Yes, I was going to ask if the vrr!
call you were benchmarking was really representative of the typical call.
For one thing, I noticed that in your actual code it gets called with SVector
instead of Vector
arguments.
@turbo
speeds things up be evaluating multiple loop iterations in parallel using SIMD instructions.
For this to speed things up, we need multiple loop iterations.
Of course, @simd
works the same way, but both macros make different trade offs in terms of performance as a function of the number of loop iterations.

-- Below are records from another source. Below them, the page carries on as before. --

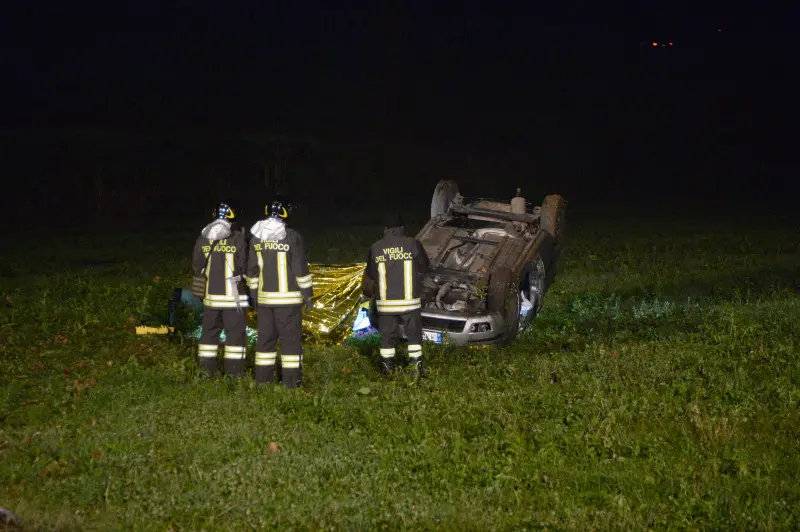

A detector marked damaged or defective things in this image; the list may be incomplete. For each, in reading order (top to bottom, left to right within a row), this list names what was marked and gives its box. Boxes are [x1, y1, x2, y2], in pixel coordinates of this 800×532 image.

crashed vehicle [410, 180, 564, 344]
overturned car [410, 181, 564, 348]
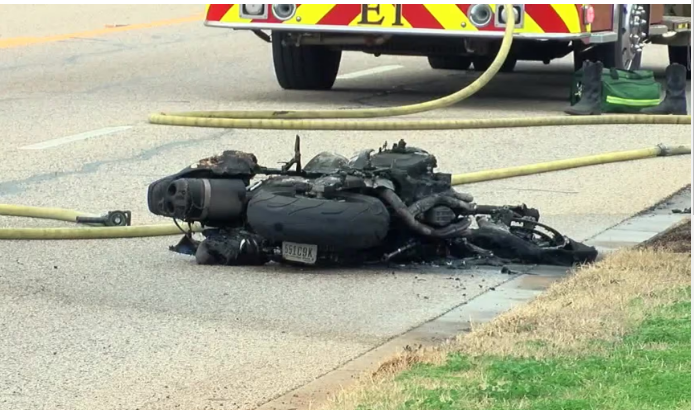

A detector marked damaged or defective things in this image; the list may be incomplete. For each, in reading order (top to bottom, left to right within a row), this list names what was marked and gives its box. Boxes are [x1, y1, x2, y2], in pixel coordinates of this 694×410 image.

burned motorcycle [147, 136, 600, 268]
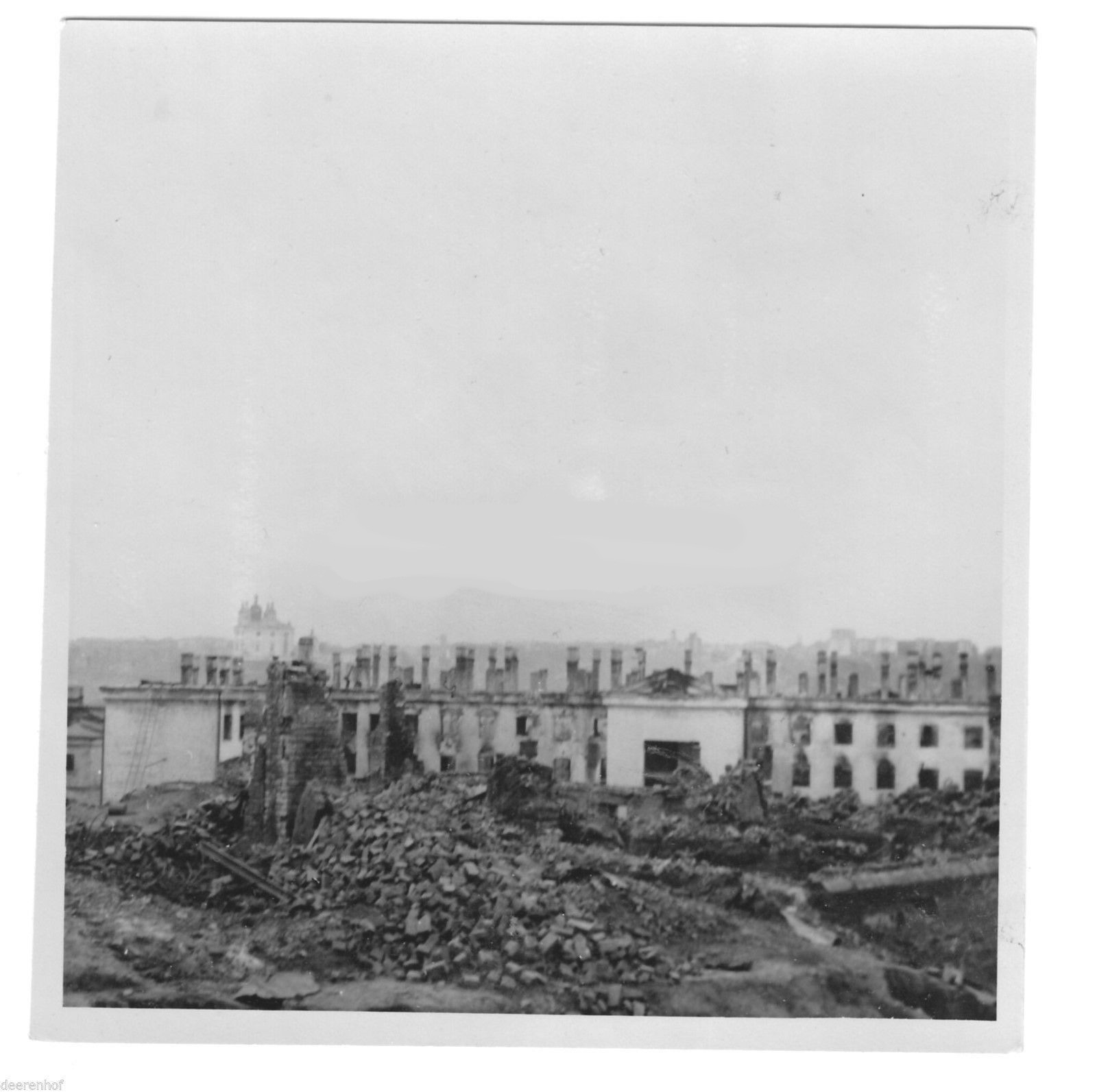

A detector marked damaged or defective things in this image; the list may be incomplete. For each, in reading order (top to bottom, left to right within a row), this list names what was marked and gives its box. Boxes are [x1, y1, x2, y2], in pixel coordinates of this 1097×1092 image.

damaged doorway [640, 741, 702, 785]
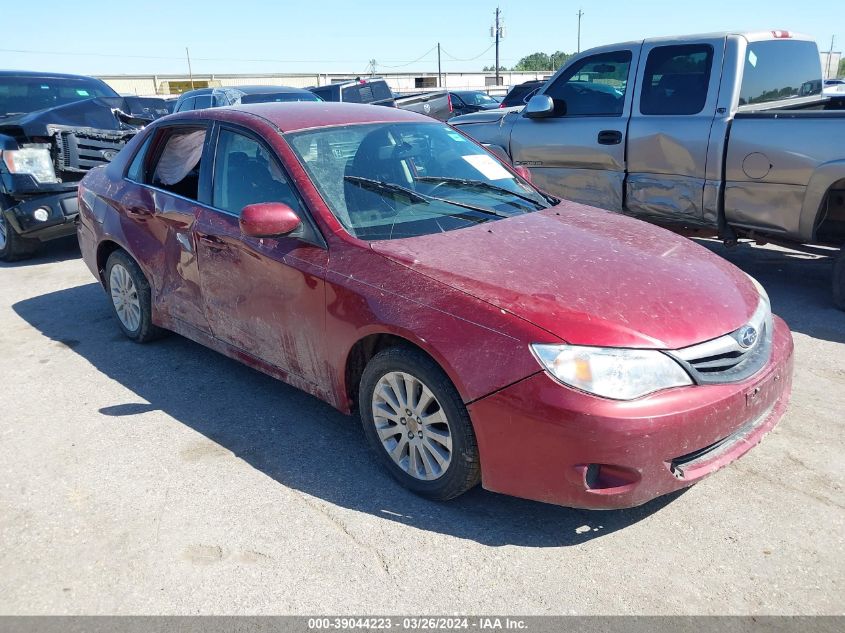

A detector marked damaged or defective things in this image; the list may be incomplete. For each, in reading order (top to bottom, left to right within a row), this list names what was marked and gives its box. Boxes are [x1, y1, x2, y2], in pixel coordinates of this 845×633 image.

damaged red sedan [76, 103, 796, 508]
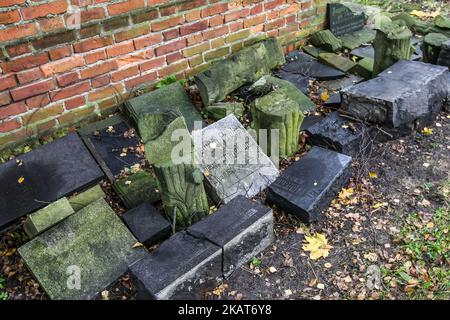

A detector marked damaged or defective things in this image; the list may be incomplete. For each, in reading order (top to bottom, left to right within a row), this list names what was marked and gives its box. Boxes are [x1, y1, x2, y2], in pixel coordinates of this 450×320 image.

damaged memorial stone [326, 2, 366, 36]
broken gravestone [326, 2, 366, 37]
broken gravestone [23, 198, 74, 240]
damaged memorial stone [23, 198, 74, 240]
broken gravestone [0, 134, 103, 231]
damaged memorial stone [0, 134, 103, 231]
damaged memorial stone [18, 198, 144, 300]
broken gravestone [19, 198, 144, 300]
broken gravestone [67, 185, 105, 212]
broken gravestone [77, 115, 141, 181]
damaged memorial stone [78, 114, 141, 180]
damaged memorial stone [112, 170, 160, 208]
broken gravestone [111, 171, 161, 209]
broken gravestone [122, 202, 171, 245]
damaged memorial stone [122, 201, 171, 246]
broken gravestone [122, 82, 201, 134]
damaged memorial stone [122, 82, 201, 134]
damaged memorial stone [139, 112, 209, 228]
broken gravestone [129, 231, 222, 298]
damaged memorial stone [128, 231, 223, 298]
broken gravestone [187, 196, 272, 276]
damaged memorial stone [187, 196, 272, 276]
broken gravestone [192, 115, 280, 204]
damaged memorial stone [192, 115, 280, 204]
damaged memorial stone [193, 38, 284, 106]
broken gravestone [194, 37, 284, 105]
broken gravestone [268, 147, 352, 224]
damaged memorial stone [268, 147, 352, 224]
damaged memorial stone [302, 112, 370, 158]
broken gravestone [304, 112, 370, 158]
broken gravestone [342, 60, 448, 132]
damaged memorial stone [342, 60, 448, 133]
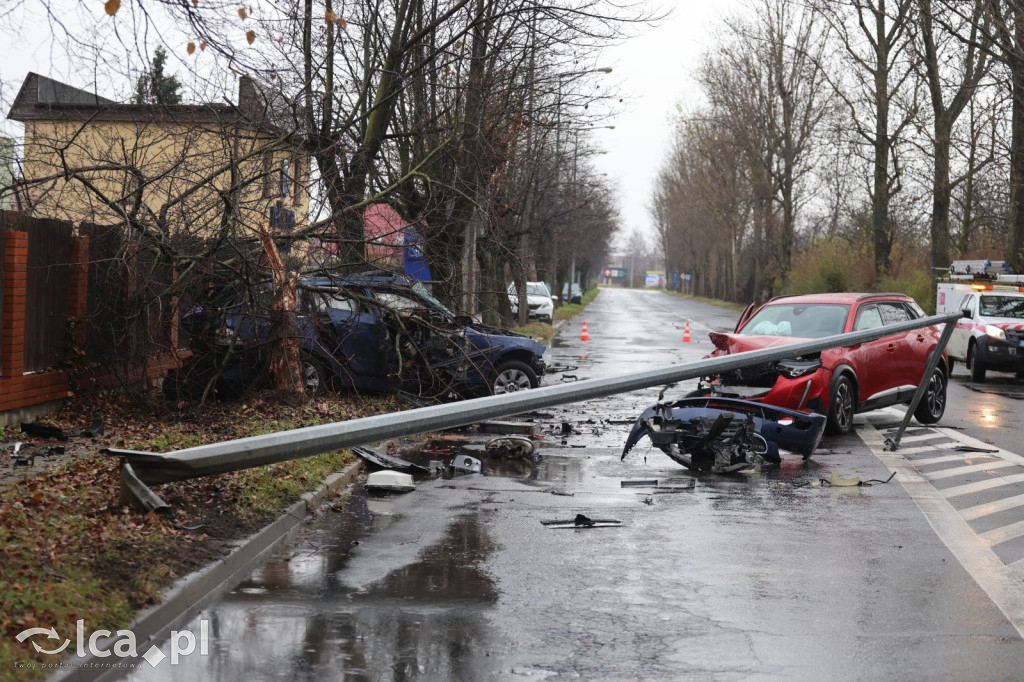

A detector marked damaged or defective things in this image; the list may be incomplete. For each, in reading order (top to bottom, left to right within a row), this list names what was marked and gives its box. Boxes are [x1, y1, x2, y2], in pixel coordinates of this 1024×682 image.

crashed blue car [167, 270, 548, 399]
broken headlight piece [774, 356, 823, 376]
damaged red suv [700, 290, 946, 430]
crashed blue car [618, 395, 827, 471]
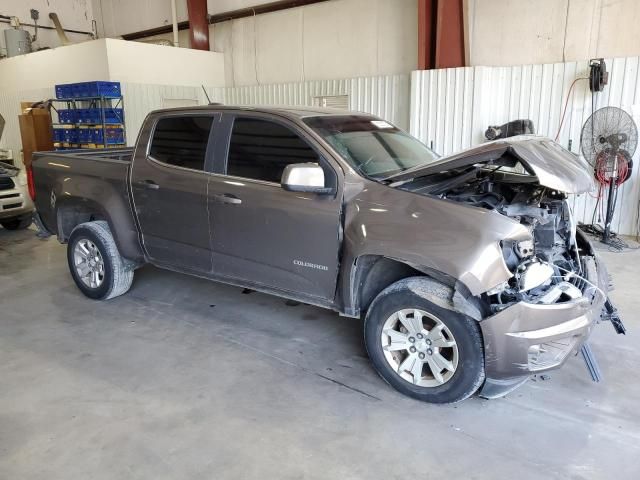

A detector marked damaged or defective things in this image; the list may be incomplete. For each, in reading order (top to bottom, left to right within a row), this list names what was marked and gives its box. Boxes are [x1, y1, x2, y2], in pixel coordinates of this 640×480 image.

Here is a very simple example, just using a sum:
julia> using LoopVectorization
julia> function sumsimd(x)
s = zero(eltype(x))
@inbounds @simd for i ∈ eachindex(x)
s += x[i]
end
s
end
sumsimd (generic function with 1 method)
julia> function sumturbo(x)
s = zero(eltype(x))
@turbo for i ∈ eachindex(x)
s += x[i]
end
s
end
sumturbo (generic function with 1 method)
julia> x = rand(1);
julia> @btime sumsimd($x)
1.764 ns (0 allocations: 0 bytes)
0.028409636745355238
julia> @btime sumturbo($x)
3.996 ns (0 allocations: 0 bytes)
0.028409636745355238
sumsimd
was over twice as fast for a single iteration.
using Cairo
using Fontconfig, Gadfly, LoopVectorization, BenchmarkTools, DataFrames
itimes = Matrix{Float64}(undef, 64, 2);
@inline function isumsimd(x)
s = zero(eltype(x))
@inbounds @simd for i ∈ eachindex(x)
s += x[i]
end
s
end
@inline function isumturbo(x)
s = zero(eltype(x))
@turbo for i ∈ eachindex(x)
s += x[i]
end
s
end
for n ∈ axes(itimes,1)
x = rand(n)
itimes[n,1] = @belapsed isumsimd($x)
itimes[n,2] = @belapsed isumturbo($x)
end
elements_per_ns = 1e-9 .* axes(itimes, 1) ./ itimes;
df = DataFrame(elements_per_ns);
rename!(df, [:simd, :turbo]);
df.Size = axes(elements_per_ns,1);
dfs = stack(df, Not([:Size]));
rename!(dfs, [:Size, :Macro, :elements_per_ns]);
plt = plot(dfs, x = :Size, y = :elements_per_ns, Geom.line, color = :Macro);
plt |> PNG("sumbenchmark.png")
I think overall LoopVectorization makes a much better tradeoff, but @simd
is faster for small numbers of iterations, as well as for small multiples of a power of 2 (32 on this computer, 16 for computers with AVX but not AVX512).
For the sum
example, LoopVectorization should eventually start winning there as well, but it’ll take more iterations:
julia> x = rand(512);
julia> @btime isumsimd($x)
18.055 ns (0 allocations: 0 bytes)
267.1071894162856
julia> @btime isumturbo($x)
16.915 ns (0 allocations: 0 bytes)
267.1071894162856
Versus the first 8:
julia> first(df,8) # elements per nanosecond
8×3 DataFrame
Row │ simd turbo Size
│ Float64 Float64 Int64
─────┼───────────────────────────
1 │ 0.713267 0.338753 1
2 │ 1.08284 0.67659 2
3 │ 1.21655 0.974976 3
4 │ 1.51515 1.35318 4
5 │ 1.8162 1.69377 5
6 │ 2.17628 2.03321 6
7 │ 2.17729 2.30491 7
8 │ 2.17984 2.70819 8
@simd
is over twice as fast for 1-element vectors. It takes LoopVectorization a while to catch up.